Northern Italy’s Emilia-Romagna region is home to Maranello, where Ferraris are designed, developed and built, so it’s no surprise the area is also home to some fantastic driving roads. The glass-smooth asphalt ahead of me swoops like a roller coaster, winding its way through woods and fields, up and down hills—a perfect venue to test the new 458 Spider.
With no cars behind me, I stop in the middle of the road. Keeping my foot on the brake, I flick the steering wheel-mounted manettino to Race mode, press the Launch Control button in the center console and floor the throttle. The 4.5-liter V8 revs to around 3,500 rpm and hangs there. I then sidestep the brake.
A split-second of silence is followed by a bellow from the engine and a screech from the rear tires. The Spider leaps forward, its V8 engine pulling ferociously all the way to 9,000 rpm. The gearbox automatically upshifts into second and the V8 continues its urgent bellow with no apparent interruption. When the tachometer again hits 9,000 rpm, the process repeats.

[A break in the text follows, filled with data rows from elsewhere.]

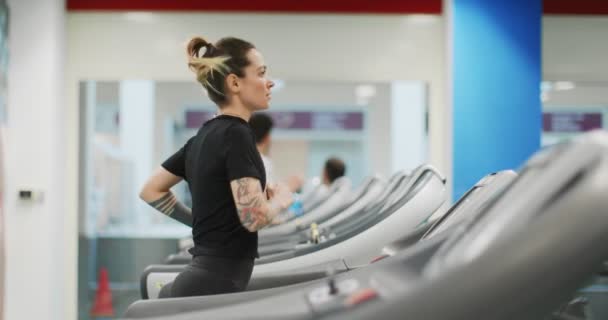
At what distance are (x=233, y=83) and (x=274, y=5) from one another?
14.2ft

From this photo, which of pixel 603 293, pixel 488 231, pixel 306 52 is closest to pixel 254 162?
pixel 488 231

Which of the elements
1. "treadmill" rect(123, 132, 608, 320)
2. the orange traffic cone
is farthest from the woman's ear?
the orange traffic cone

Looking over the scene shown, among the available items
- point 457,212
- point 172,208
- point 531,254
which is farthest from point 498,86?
point 531,254

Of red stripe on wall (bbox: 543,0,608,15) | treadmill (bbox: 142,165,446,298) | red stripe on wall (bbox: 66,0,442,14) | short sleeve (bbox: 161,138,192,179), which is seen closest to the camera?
short sleeve (bbox: 161,138,192,179)

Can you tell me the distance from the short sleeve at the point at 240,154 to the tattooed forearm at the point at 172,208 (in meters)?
0.55

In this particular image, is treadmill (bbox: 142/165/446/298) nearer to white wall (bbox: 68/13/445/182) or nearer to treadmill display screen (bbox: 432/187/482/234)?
treadmill display screen (bbox: 432/187/482/234)

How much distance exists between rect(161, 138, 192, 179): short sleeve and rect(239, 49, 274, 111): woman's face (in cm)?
24

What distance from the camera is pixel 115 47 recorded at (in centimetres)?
615

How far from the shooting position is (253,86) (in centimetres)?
196

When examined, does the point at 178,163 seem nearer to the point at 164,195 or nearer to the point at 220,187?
the point at 164,195

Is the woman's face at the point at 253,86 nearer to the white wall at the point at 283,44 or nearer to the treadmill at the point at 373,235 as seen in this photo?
the treadmill at the point at 373,235

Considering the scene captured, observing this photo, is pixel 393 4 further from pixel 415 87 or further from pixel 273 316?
pixel 273 316

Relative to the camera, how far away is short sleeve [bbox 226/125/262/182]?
1727mm

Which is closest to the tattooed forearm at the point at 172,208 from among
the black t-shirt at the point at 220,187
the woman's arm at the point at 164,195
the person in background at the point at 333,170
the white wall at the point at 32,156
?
the woman's arm at the point at 164,195
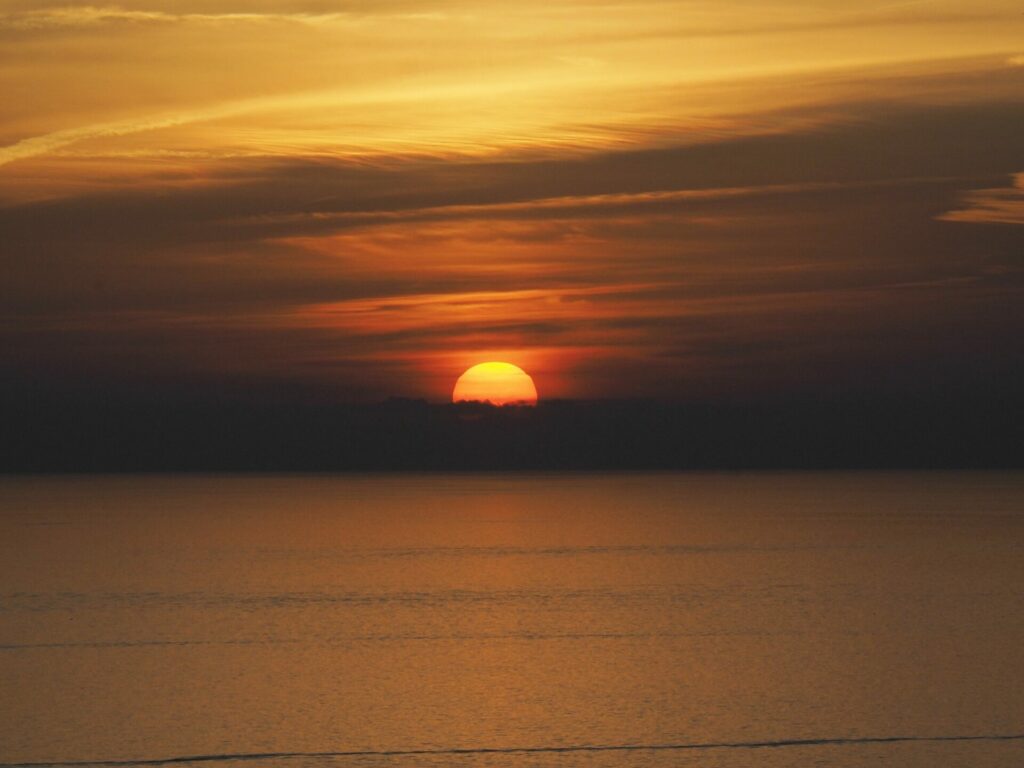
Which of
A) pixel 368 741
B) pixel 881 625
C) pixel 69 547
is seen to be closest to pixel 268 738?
pixel 368 741

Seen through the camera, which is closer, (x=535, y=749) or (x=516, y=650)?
(x=535, y=749)

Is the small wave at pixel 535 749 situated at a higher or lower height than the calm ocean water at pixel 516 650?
lower

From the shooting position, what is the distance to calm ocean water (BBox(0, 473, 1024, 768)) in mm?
6141

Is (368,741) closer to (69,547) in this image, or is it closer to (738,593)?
(738,593)

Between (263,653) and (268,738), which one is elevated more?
(263,653)

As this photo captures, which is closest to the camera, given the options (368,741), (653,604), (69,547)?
(368,741)

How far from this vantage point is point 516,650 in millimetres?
8469

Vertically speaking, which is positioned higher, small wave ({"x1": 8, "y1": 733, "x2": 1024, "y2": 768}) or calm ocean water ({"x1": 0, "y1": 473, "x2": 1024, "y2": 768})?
calm ocean water ({"x1": 0, "y1": 473, "x2": 1024, "y2": 768})

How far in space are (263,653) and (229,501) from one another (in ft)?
74.4

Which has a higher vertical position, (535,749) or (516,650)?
(516,650)

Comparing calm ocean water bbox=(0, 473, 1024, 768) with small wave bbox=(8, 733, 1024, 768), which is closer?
small wave bbox=(8, 733, 1024, 768)

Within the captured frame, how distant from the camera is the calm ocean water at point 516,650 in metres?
6.14

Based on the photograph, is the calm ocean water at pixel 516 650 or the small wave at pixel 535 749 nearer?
the small wave at pixel 535 749

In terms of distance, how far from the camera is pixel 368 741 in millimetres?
6137
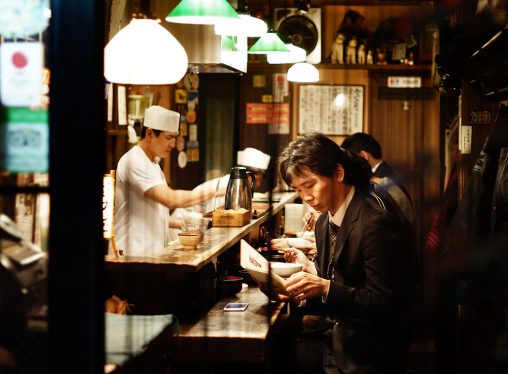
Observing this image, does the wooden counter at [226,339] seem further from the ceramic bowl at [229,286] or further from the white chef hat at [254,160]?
the white chef hat at [254,160]

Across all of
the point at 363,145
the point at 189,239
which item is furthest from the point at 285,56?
the point at 189,239

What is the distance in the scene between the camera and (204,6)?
4.11 meters

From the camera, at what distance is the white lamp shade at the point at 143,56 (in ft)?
13.8

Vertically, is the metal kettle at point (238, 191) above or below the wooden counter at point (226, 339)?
above

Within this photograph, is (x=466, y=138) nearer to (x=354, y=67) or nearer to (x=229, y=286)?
(x=229, y=286)

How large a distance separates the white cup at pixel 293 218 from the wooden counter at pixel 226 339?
276 centimetres

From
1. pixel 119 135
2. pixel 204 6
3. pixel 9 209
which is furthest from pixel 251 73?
pixel 9 209

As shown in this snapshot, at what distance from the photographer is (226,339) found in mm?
3859

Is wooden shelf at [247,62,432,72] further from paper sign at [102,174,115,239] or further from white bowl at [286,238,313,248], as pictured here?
paper sign at [102,174,115,239]

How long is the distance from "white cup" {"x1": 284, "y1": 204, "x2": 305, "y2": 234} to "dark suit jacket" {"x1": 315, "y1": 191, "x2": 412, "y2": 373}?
342cm

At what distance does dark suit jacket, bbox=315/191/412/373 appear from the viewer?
338cm

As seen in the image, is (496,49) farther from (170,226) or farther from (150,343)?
(170,226)

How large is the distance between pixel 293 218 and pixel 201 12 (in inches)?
129

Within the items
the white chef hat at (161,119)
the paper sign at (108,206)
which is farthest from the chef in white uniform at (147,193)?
the paper sign at (108,206)
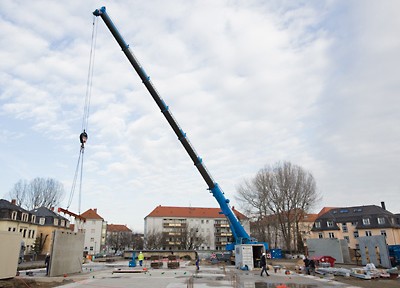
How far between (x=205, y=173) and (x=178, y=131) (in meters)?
4.56

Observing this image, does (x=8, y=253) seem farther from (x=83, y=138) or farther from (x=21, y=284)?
(x=83, y=138)

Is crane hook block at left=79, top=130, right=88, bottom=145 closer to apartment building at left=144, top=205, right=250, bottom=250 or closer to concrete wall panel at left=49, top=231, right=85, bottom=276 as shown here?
concrete wall panel at left=49, top=231, right=85, bottom=276

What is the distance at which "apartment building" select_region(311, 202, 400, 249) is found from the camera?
189 ft

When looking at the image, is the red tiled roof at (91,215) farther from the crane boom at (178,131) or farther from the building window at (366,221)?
the crane boom at (178,131)

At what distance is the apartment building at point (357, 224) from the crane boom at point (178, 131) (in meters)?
38.1

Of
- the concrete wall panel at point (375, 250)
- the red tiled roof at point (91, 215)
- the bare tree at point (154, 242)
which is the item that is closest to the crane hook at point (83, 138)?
the concrete wall panel at point (375, 250)

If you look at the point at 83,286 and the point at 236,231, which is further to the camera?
the point at 236,231

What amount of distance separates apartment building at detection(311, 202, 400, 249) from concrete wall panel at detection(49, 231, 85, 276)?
5060cm

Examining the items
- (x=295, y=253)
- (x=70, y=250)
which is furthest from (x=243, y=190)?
(x=70, y=250)

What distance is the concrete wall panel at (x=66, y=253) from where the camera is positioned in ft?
69.5

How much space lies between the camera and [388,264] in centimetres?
→ 2909

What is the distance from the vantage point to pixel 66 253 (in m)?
22.7

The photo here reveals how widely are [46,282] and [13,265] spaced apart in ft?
7.20

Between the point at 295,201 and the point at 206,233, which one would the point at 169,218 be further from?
the point at 295,201
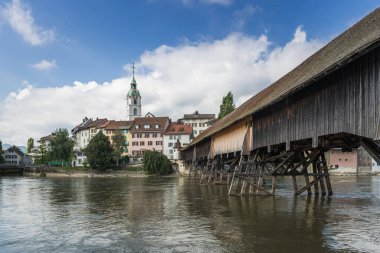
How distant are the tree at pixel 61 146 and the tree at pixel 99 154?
14.6m

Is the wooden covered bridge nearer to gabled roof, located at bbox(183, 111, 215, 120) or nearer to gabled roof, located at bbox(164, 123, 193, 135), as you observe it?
gabled roof, located at bbox(164, 123, 193, 135)

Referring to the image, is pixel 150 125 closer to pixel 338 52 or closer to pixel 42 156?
pixel 42 156

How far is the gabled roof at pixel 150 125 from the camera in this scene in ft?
287

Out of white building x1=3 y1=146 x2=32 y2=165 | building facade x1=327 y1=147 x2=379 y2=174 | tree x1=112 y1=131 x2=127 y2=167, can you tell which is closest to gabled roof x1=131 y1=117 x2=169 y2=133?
tree x1=112 y1=131 x2=127 y2=167

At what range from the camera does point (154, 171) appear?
224ft

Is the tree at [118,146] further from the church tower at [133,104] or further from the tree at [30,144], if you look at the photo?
the tree at [30,144]

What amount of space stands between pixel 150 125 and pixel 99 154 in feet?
57.7

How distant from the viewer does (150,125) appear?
88.4 metres

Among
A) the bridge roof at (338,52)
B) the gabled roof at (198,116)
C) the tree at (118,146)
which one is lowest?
the tree at (118,146)

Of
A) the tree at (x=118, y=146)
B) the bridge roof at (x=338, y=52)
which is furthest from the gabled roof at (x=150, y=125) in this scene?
the bridge roof at (x=338, y=52)

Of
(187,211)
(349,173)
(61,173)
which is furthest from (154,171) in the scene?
(187,211)

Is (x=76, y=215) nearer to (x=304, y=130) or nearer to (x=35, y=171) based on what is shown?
(x=304, y=130)

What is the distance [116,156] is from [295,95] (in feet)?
211

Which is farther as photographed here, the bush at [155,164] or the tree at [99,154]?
the tree at [99,154]
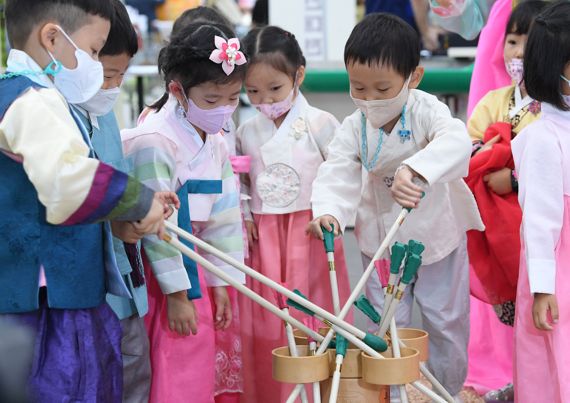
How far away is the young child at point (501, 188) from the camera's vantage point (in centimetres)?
269

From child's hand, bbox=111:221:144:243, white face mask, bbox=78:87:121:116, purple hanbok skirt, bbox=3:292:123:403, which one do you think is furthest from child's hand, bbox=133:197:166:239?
white face mask, bbox=78:87:121:116

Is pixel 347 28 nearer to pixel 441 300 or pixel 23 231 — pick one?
pixel 441 300

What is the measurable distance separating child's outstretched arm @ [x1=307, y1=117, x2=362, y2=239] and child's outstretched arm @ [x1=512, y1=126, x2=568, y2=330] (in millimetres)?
478

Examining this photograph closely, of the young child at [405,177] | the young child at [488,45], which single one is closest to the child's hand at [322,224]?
the young child at [405,177]

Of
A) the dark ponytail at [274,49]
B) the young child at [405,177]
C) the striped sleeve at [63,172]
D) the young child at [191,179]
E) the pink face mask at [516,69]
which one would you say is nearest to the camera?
the striped sleeve at [63,172]

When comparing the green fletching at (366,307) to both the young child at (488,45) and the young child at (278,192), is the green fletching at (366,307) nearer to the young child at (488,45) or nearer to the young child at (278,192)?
the young child at (278,192)

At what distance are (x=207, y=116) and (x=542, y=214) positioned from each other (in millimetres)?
845

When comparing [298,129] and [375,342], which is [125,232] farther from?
[298,129]

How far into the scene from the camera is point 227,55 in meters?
2.21

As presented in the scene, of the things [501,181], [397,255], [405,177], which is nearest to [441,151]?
[405,177]

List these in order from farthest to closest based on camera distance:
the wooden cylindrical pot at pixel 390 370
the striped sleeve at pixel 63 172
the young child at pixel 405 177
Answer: the young child at pixel 405 177
the wooden cylindrical pot at pixel 390 370
the striped sleeve at pixel 63 172

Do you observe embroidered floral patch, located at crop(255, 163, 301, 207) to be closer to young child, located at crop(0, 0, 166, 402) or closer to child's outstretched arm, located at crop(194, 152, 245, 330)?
child's outstretched arm, located at crop(194, 152, 245, 330)

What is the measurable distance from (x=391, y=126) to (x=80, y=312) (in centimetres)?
107

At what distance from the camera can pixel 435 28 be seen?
5.96 m
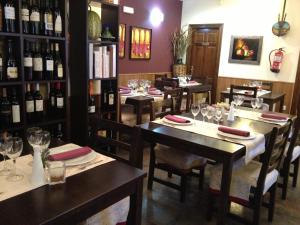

Then repeats again.
The Spider accelerates as strongly as its 570-hp specification would suggest, and the first corner arrives very quickly. Happily, the Ferrari’s massive carbon-ceramic brakes are more than up to the challenge of reining in all that speed. When I stand on the left pedal, the Spider slows so quickly it practically leaves me dangling from the seat belt. The brake pedal is firm and offers plenty of feel; it’s easy to get exactly the amount of braking I want.
In the meantime, I pull on the left-hand shift paddle a few times to drop back down through the gears. It’s such an intuitive action I barely think about it, but I am still rewarded at each seamless cog swap with a flurry of revs and a wicked cackle from the exhaust.
Things don’t go so smoothly when I turn into the corner, however. It’s been several months since I’ve driven a 458, and I’ve forgotten just how unlike a “normal” car Ferrari’s latest mid-engine V8 is—specifically, how it changes directions faster than anything I’ve driven this side of a go-kart. So when I turn the steering wheel perhaps an inch too far, I quickly find myself halfway into the opposite lane. I then lurch through the next few turns trying to refamiliarize myself with the extraordinarily fast steering and ultra-sensitive throttle response.
Once I’ve properly recalibrated my inputs to the Spider’s reactions, it all comes together. The precise, wonderfully weighted steering doesn’t offer an overabundance of information about what the front tires are doing, yet it only takes a few corners to trust the Spider’s front end implicitly, to appreciate the millimeter-by-millimeter correlation between turning the steering wheel and the car turning in response, and to have faith in the rubber’s apparently limitless grip.